Many speak these days about the rights of consumers to enjoy products that are “free, perfect, and now”—that is, at low cost, with no defects, and immediate service. The problem is that too many of us try to consumehappiness rather than generate it. Shakespeare expressed a philosophy inAs You Like It that seems commendable: “I am a true labourer: I earn that I eat, get that I wear; owe no man hate, envy no man’s happiness; glad of other men’s good” (act 3, scene 2, lines 65–67). Earning what we eat will make us self-sufficient, but giving back a little by helping our neighbor will bring us something more.
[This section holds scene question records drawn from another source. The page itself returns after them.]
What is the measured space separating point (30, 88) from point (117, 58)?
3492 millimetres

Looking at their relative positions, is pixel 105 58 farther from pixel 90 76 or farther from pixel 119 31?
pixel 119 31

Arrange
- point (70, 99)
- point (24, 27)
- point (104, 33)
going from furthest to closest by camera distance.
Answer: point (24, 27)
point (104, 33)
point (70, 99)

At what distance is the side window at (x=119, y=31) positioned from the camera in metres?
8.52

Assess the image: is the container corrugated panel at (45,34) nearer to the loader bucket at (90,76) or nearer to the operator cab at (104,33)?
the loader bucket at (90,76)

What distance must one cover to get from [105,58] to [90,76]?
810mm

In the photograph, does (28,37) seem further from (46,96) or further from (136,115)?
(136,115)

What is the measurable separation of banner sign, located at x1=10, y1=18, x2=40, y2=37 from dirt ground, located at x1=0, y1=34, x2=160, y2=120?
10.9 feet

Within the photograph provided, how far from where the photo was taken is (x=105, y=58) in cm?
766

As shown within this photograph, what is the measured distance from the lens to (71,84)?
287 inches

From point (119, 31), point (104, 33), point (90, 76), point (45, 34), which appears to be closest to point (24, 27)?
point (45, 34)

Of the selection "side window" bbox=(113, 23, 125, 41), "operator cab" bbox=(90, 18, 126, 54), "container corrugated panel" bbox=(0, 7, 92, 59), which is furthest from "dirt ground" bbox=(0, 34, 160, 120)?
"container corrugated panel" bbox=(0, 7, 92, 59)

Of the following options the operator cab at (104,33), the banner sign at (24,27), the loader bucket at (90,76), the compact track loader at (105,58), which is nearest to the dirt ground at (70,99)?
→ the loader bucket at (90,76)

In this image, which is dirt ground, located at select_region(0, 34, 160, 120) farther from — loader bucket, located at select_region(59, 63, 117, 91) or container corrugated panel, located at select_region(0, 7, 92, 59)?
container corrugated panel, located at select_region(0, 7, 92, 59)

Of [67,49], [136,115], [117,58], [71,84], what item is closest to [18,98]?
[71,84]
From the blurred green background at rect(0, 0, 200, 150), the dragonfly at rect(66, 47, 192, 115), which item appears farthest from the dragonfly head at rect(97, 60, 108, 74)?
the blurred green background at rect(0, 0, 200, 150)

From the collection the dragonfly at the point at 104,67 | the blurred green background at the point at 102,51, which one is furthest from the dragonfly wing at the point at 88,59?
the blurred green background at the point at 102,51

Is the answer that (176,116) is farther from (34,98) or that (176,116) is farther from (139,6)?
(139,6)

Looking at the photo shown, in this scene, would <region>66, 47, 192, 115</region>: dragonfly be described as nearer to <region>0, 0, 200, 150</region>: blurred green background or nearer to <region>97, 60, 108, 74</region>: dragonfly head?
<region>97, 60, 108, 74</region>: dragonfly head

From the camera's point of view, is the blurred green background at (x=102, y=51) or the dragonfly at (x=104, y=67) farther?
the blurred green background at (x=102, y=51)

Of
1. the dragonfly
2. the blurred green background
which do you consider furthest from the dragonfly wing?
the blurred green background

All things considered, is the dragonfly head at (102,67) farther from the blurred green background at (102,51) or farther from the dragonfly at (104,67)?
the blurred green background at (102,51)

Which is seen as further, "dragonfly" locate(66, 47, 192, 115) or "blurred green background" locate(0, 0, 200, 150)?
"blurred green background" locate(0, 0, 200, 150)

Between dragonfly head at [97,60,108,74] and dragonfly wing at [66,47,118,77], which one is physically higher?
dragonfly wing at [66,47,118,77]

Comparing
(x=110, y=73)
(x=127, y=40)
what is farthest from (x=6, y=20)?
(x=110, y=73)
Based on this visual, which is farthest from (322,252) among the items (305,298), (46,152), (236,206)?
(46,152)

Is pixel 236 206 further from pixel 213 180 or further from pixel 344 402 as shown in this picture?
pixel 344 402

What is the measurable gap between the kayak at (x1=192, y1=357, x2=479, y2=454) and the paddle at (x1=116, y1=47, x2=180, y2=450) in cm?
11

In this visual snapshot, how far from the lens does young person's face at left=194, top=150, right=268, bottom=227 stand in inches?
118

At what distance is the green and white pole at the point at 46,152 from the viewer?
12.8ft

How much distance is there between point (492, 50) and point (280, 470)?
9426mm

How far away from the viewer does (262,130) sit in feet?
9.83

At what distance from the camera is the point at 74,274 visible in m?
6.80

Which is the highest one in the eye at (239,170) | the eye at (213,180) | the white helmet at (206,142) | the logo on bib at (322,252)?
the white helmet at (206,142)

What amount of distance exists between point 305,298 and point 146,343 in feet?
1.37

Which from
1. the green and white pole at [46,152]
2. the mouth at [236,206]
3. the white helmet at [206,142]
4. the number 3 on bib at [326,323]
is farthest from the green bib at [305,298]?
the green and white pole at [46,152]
For example, if you deliver to an atomic energy breeder reactor the energy of three truckloads of fuel, it will return the energy of four or maybe five truckloads of fuel. Happiness, like the breeder reactor, adds and multiplies as we divide it with others.
I realize that many of us are not wealthy. One poor man said, “I know that money isn’t everything. For example, it isn’t mine.” And another observed, “Even books on how to be happy without money cost more than I can afford.” (Both quotes are from Sam Levenson, You Don’t Have to Be inWho’s Who to Know What’s What [1979], 185.) However, the relationship of money to happiness is at best questionable. An unknown author said, “Money is an article that may be used as a universal passport to everywhere except heaven, and as a universal provider of everything except happiness.” Henrik Ibsen (1828–1906) reminded us: “Money may buy the husk of many things, but not the kernel. It brings food, but not the appetite; medicine, but not health; acquaintances, but not friends; servants, but not faithfulness; days of joy, but not peace or happiness.”
An unknown poet has written:
Success is speaking words of praise,
In cheering other people’s ways,
In doing just the best you can
With every task and every plan.
It’s silence when your speech would hurt,
Politeness when your neighbor’s curt.
It’s deafness when the scandal flows
And sympathy with others’ woes.
It’s loyalty when duty calls.
It’s courage when disaster falls.
It’s patience when the hours are long.
It’s found in laughter and in song.
It’s in the silent time of prayer,
In happiness and in despair.
In all of life and nothing less,
We find the thing we call success.
In summation, our search for happiness largely depends on the degree of righteousness we attain, the degree of selflessness we acquire, the amount and quality of service we render, and the inner peace that we enjoy. We also have some external sources of happiness, including those loved ones and friends whose smiles and regard mean so much to us. 
This above was by James E. Faust and it's the truth. Happiness is a choice. Choose it :) Be happy despite the situations around you. Happiness is contagious and everyone wants to catch it. Share it and always pay it forward lovelies.